[After stating the facts, as above set forth.] The jurisdiction of the chancellor to grant an injunction in any case, on a bill filed, as he may think fit, is beyond all question. This power is expressly given by the statute. The authority, as expressed in the Code, is declared in these words: “ Injunctions may be granted, returnable into any of the courts of chancery in this State, by the judges of the supreme and circuit courts, chancellors, and no other officers.” Rev. Code, § 3426. When an injunction is so properly granted, issued, and served on the party or parties sought to be enjoined, it would be useless, if it could be disregarded. The order granting it is an order in the cause. To disobey such an order while it is in force is a contempt of the court. Gates v. McDaniel, 3 Port. 356. Under the Code, the chancellor has jurisdiction to issue an attachment for a contempt, against any party to a cause pending in the court, who refuses obedience to the chancellor’s orders. Rev. Code, §§ 700, 638, cl. 3; Ex parte Walker, 25 Ala. 81. The chancellor, in the discharge of his duties as such, represents the sovereign power of the State in its judicial’department. Const. of Ala. 1867, Art. III. § 1; Art. VI. § 7; Rev. Code, § 698. It is the duty of all parties litigant in such court, and their counsel, to yield a respectful obedience to their judgments, orders, and process, and the orders of a judge out of court, in an action or proceeding therein. Rev. Code, § 638, cl. 3. And especially is this duty enjoined on the attorneys of the court. Rev. Code, §§ 869, 871.
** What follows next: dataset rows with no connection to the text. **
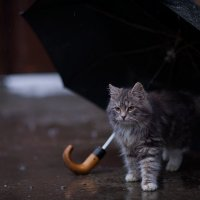 дождик :: Юрий Коротун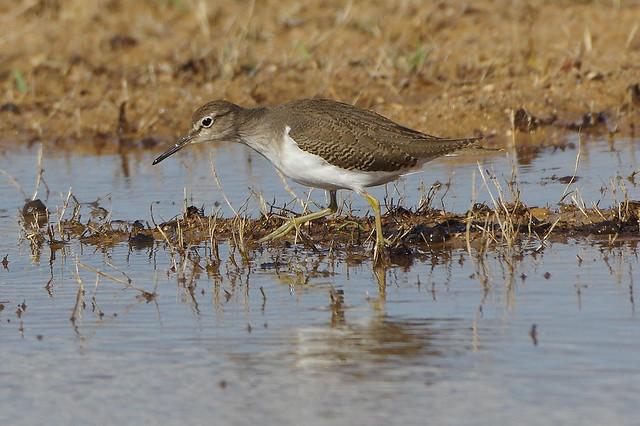 K32P1374a Common Sandpiper, Lagoa dos Salgados, October 2019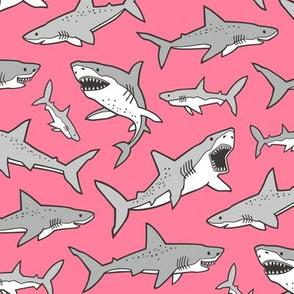 Sharks Shark Grey on Warm Pink
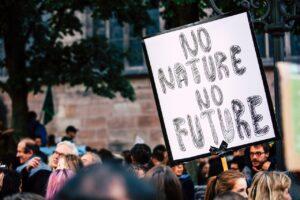 udział społeczeństwa w ochronie środowiska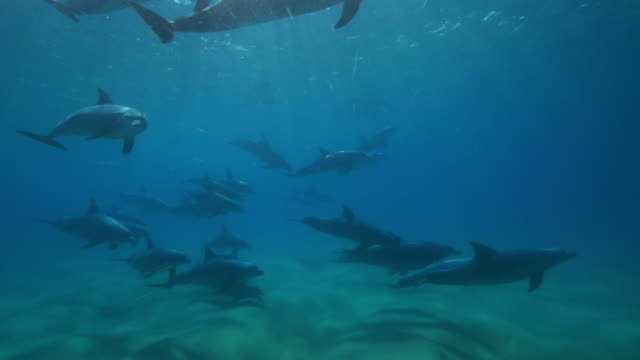 underwater pan with large bottlenosed dolphin group swimming over seabed with touching and sexually excited male - tierpenis stock-videos und b-roll-filmmaterial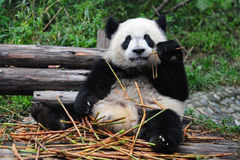 Giant panda bear eating bamboo Royalty Free Stock Photo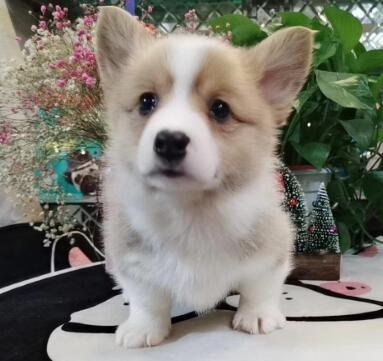 热销柯基幼犬、保证血统纯度、质保全国送货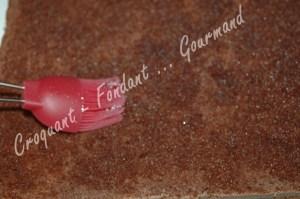 Gâteau 5 minutes au chocolat - DSC_7089_15482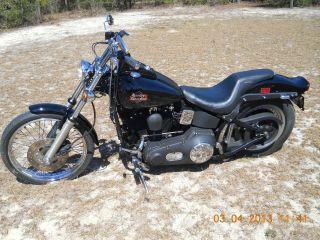 1999 Harley Davidson Softail photo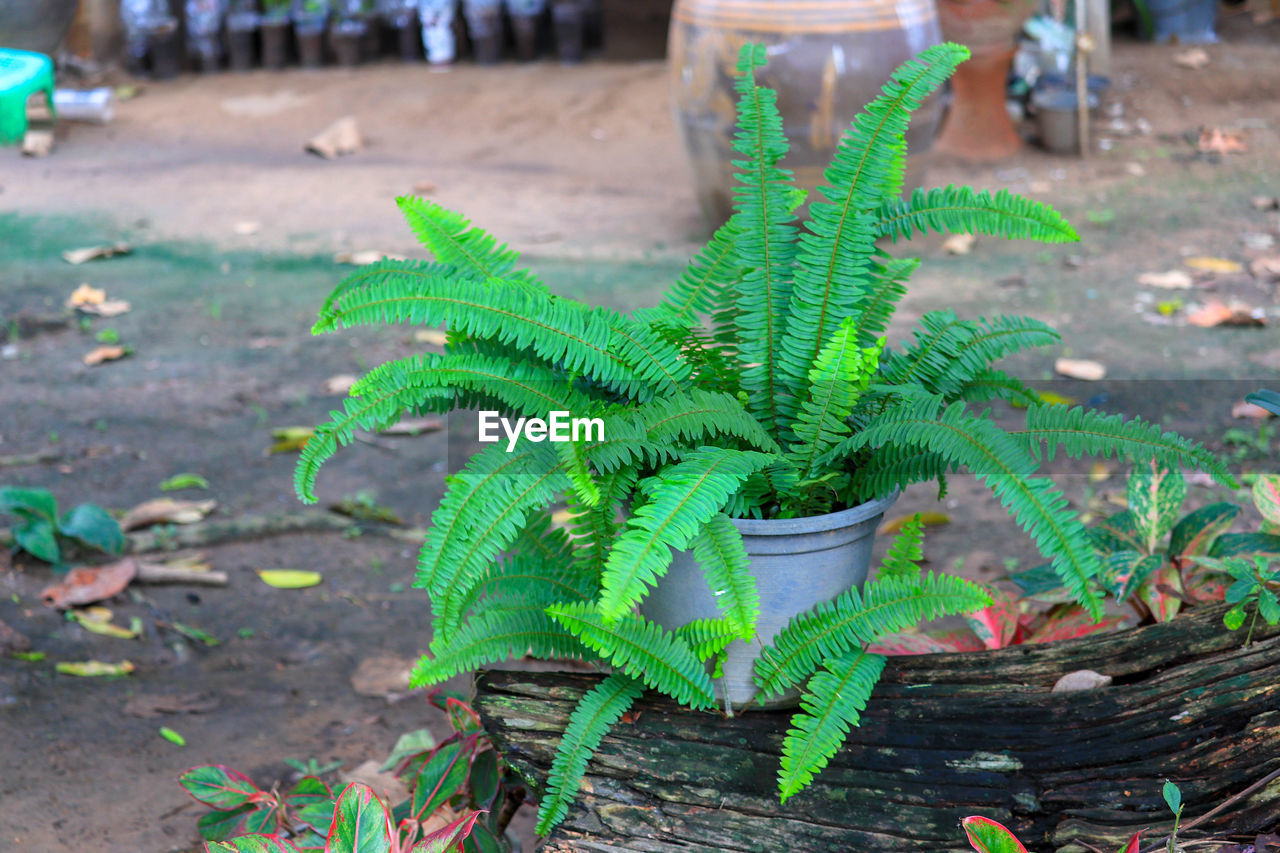 green color, plant, growth, plant part, leaf, nature, day, no people, focus on foreground, high angle view, close-up, outdoors, beauty in nature, potted plant, field, land, selective focus, natural pattern, wood - material, fern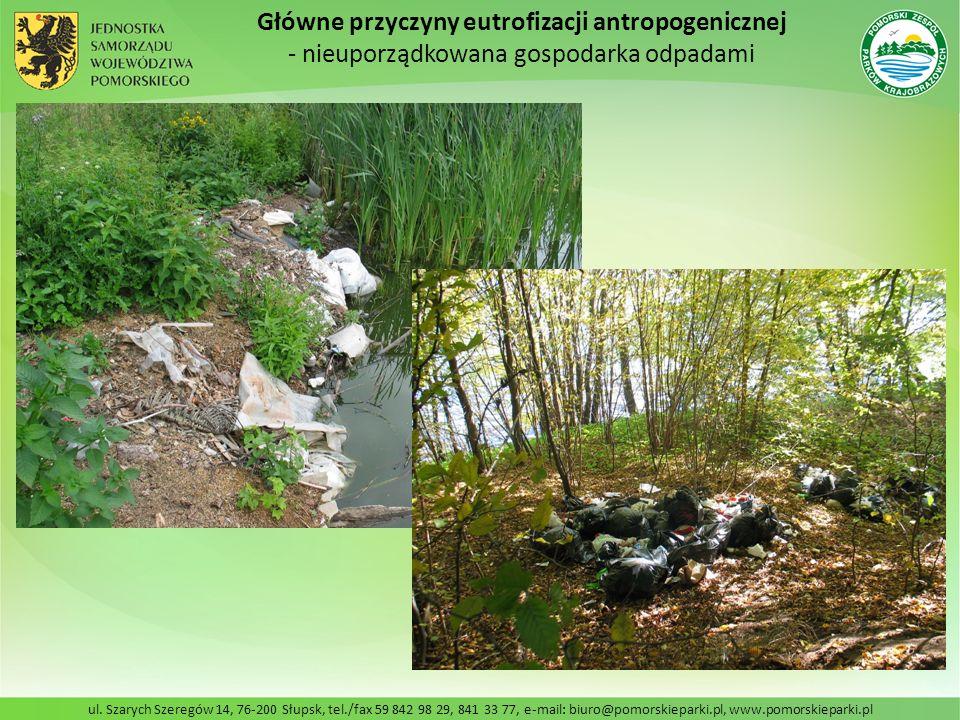 Główne przyczyny eutrofizacji antropogenicznej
It is said in a book of accredited authority, that every court of record, as incident to it, may impose reasonable fines on all such as may be guilty of any contempt of its authority. 2 Bac. Abr. (Bouv. ed.) 633, E. And the courts may proceed in a summary way to punish for contempts, notwithstanding the constitutional provision, that crimes shall be tried by a jury. The power to punish for contempts is incident to courts of law and equity. 7 Cr. 32; 6 John. 337; 9 John. 395; 4 John. 317; 1 Burr’s Trial, 352; Charlton, 136; 1 Breese, 266; 36 Ala. 253; 3 Port. 356, supra. Then, a proceeding for contempt is not a criminal prosecution. It is only in a criminal prosecution that the accused has the right to be heard by himself and counsel, or either. Const. Ala. 1867, Art. I. § 8. If a proceeding for contempt were a criminal prosecution, then it could not be tried by the chancellor, nor could a jury be dispensed with. Const. Art. I. § 8, supra. But, in such a proceeding, it is by due process of law to proceed by attach*69ment, as was done in the case here complained of. 3 Porter, 356, supra. Then, under this article and section of the constitution, neither Reid nor his counsel has any right to complain.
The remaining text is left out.